PROVIDED INFORMATION ::
============================================================

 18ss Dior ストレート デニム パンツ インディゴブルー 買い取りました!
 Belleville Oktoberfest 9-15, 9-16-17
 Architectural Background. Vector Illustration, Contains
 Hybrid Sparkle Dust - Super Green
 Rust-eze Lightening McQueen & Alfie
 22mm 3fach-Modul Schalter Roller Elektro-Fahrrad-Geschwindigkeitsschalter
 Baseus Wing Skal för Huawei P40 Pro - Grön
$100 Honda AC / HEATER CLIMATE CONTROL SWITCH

============================================================

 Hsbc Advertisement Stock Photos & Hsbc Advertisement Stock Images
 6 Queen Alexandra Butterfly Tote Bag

============================================================

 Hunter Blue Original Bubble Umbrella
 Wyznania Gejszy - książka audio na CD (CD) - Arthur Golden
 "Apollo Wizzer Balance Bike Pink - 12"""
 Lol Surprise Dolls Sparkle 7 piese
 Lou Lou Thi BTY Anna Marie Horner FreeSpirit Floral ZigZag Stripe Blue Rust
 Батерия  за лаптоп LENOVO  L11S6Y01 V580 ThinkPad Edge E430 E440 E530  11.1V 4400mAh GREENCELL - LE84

============================================================

YOUR ASSIGNMENT ::
Starting with the line that holds "Lou Lou Thi" and ending with the line that holds "GREENCELL - LE84", retype every line in the data above exactly, and nothing else.

ANSWER SPACE ::
 Lou Lou Thi BTY Anna Marie Horner FreeSpirit Floral ZigZag Stripe Blue Rust
 Батерия  за лаптоп LENOVO  L11S6Y01 V580 ThinkPad Edge E430 E440 E530  11.1V 4400mAh GREENCELL - LE84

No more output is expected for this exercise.